§ Task statement:
Give the lines from the one containing "How far is point" through the end of the records as a two-column CSV with the header input,output. Write one row for each entry: its text in input and its answer in output, each as a single quoted field with line breaks replaced by spaces.

§ The records:
____________________
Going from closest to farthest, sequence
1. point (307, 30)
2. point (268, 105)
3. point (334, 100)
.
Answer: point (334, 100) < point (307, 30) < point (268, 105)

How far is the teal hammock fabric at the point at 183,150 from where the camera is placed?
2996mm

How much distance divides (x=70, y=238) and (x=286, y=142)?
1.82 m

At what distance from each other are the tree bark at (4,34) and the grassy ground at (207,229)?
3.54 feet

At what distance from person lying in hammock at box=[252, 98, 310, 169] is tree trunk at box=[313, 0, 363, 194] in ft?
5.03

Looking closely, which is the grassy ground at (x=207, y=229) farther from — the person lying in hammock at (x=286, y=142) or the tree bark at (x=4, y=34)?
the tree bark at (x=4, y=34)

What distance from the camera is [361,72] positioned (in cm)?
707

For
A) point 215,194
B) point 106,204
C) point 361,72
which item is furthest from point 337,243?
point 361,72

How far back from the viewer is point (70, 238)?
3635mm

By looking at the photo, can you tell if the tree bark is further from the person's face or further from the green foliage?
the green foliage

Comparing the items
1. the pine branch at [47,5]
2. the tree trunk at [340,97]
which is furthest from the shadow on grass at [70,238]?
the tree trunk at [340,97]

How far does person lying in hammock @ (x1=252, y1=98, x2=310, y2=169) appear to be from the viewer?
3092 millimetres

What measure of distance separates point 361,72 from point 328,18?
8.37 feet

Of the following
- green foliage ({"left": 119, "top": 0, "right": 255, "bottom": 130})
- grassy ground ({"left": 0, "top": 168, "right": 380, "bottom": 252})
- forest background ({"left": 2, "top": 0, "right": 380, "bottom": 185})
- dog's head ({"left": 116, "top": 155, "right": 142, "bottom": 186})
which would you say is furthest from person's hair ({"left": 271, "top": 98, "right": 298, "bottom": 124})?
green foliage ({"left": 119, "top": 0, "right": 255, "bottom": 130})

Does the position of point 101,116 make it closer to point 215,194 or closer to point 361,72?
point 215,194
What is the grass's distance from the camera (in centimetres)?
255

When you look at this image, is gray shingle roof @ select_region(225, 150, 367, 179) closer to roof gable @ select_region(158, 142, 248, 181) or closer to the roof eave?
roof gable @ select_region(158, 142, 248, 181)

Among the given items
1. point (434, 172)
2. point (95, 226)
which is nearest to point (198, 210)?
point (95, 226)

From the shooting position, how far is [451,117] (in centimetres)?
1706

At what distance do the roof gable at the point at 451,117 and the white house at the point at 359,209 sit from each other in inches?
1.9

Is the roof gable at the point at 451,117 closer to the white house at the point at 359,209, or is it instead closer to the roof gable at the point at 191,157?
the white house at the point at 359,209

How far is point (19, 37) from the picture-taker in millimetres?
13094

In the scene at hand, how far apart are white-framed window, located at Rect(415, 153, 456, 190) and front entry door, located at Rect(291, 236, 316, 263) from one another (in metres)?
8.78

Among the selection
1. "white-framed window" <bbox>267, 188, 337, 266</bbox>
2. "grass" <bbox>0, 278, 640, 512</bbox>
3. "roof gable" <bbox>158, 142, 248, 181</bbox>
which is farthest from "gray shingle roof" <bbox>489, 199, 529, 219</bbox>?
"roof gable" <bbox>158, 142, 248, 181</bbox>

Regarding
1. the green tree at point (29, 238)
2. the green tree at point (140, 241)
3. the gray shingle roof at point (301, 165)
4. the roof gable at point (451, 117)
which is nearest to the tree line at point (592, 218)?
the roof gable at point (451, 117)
____________________
§ Reply:
input,output
"How far is point (19, 37) from the picture-taker in millimetres?","13094"
"In the scene at hand, how far apart are white-framed window, located at Rect(415, 153, 456, 190) and front entry door, located at Rect(291, 236, 316, 263) from one another (in metres)?","8.78"
"Among the selection 1. ""white-framed window"" <bbox>267, 188, 337, 266</bbox> 2. ""grass"" <bbox>0, 278, 640, 512</bbox> 3. ""roof gable"" <bbox>158, 142, 248, 181</bbox> which is farthest from ""gray shingle roof"" <bbox>489, 199, 529, 219</bbox>?","""roof gable"" <bbox>158, 142, 248, 181</bbox>"
"Regarding 1. the green tree at point (29, 238) 2. the green tree at point (140, 241) 3. the gray shingle roof at point (301, 165) 4. the roof gable at point (451, 117) which is nearest to the tree line at point (592, 218)?","the roof gable at point (451, 117)"